» **Page excerpt**
=== Section Start ===

The CDC Changed Its Guidance To Say A Shorter Quarantine Is OK With A Negative COVID-19 Test

Quarantine after exposure to someone diagnosed with COVID-19 can be shortened from 14 days to 7 days if people have no symptoms and a negative coronavirus test.

The CDC on Wednesday announced that COVID-19 quarantines can be shortened to seven days after negative test results and no symptoms.

CDC COVID-19 incident manager Henry Walke said 14 days remains the baseline quarantine recommendation for people exposed to someone diagnosed with the coronavirus. But the shortened time periods — 10 days without symptoms and 7 days with no symptoms and a negative test — are intended to give people more options for returning to work.

That negative test should be from a genetic PCR test, not a rapid test, which is more likely to return a false negative if someone is not tested at the peak of their infection.

This change does not affect people who have tested positive for COVID-19, who are still required to self-isolate for 10 days.

The chances of people spreading illness after these shorter time periods fall into a "sweet spot," for acceptable risks, said Walke. The estimate is a 1% chance of actually turning out to be sick after 10 days without symptoms leading to transmission, and a 5% chance after seven days without symptoms and a negative test.

=== Section End ===

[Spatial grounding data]
=== Section Start ===

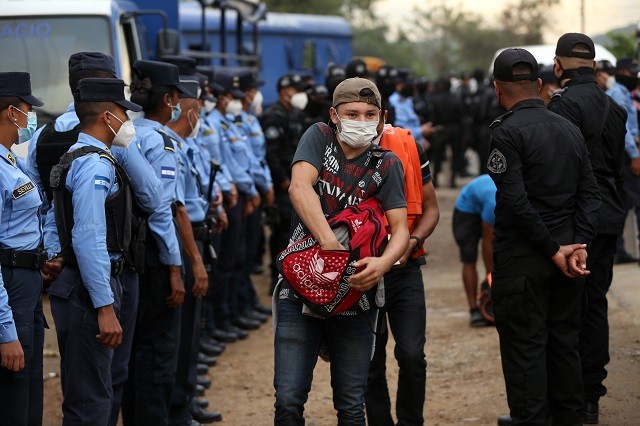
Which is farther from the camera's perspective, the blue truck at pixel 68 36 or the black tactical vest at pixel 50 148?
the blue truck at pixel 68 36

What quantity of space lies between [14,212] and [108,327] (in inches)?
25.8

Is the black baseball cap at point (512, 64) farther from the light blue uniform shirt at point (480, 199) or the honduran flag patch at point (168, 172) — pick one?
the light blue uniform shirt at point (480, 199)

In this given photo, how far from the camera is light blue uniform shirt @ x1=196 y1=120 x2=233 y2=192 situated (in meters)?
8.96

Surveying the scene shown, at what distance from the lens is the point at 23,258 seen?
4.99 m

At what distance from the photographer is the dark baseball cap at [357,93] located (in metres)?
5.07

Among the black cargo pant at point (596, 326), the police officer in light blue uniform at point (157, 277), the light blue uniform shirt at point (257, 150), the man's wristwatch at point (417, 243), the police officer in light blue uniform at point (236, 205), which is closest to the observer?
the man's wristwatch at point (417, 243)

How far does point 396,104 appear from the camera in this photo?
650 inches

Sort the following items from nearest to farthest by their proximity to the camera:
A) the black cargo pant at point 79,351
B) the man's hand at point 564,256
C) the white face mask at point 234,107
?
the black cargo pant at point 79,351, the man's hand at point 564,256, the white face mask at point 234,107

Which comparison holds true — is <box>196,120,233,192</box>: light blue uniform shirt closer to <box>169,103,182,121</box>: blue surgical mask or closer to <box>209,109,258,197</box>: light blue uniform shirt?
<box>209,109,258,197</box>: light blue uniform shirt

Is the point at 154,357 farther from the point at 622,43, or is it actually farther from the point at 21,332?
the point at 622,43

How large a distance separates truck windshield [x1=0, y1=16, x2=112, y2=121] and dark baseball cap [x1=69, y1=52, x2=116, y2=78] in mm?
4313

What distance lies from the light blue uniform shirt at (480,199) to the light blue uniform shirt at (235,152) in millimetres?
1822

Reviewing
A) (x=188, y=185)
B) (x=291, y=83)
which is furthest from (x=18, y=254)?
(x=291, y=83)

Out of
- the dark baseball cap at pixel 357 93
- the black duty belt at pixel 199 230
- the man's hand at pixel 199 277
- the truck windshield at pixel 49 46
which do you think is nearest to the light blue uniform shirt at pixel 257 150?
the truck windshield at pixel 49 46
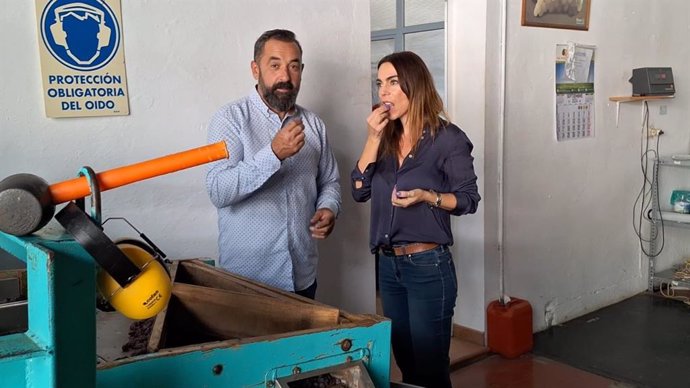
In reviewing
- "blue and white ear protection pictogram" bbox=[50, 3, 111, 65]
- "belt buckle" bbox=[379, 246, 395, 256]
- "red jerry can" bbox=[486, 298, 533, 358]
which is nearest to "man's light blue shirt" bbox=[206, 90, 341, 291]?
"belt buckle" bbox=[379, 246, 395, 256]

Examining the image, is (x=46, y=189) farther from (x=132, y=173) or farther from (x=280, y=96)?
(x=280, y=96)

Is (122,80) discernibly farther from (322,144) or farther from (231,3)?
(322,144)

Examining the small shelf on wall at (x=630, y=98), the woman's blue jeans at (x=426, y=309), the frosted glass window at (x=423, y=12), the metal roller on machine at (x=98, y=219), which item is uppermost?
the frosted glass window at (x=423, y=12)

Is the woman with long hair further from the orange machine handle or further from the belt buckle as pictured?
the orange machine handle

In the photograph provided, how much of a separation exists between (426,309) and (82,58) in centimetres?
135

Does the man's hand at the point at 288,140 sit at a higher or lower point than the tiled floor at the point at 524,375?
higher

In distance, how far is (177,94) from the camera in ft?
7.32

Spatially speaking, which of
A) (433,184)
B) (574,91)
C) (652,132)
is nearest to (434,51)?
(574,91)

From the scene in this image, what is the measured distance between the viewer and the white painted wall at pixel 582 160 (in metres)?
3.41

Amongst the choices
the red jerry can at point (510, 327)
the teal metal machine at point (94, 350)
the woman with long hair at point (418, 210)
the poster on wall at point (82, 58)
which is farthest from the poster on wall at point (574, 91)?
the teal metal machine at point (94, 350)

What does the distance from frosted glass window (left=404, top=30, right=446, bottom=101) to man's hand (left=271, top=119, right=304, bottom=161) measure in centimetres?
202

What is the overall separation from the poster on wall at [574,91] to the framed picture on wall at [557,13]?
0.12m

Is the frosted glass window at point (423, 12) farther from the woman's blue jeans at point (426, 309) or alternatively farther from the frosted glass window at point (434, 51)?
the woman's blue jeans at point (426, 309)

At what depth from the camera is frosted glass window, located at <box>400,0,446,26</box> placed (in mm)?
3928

=== Section End ===

» **Task directions**
In the text on the CDC's shorter quarantine guidance, rewrite the section between "CDC COVID-19 incident" and "of their infection.", inclusive, replacing "returning to work" with "going back to work".

» **Reply to the task**
CDC COVID-19 incident manager Henry Walke said 14 days remains the baseline quarantine recommendation for people exposed to someone diagnosed with the coronavirus. But the shortened time periods — 10 days without symptoms and 7 days with no symptoms and a negative test — are intended to give people more options for going back to work.

That negative test should be from a genetic PCR test, not a rapid test, which is more likely to return a false negative if someone is not tested at the peak of their infection.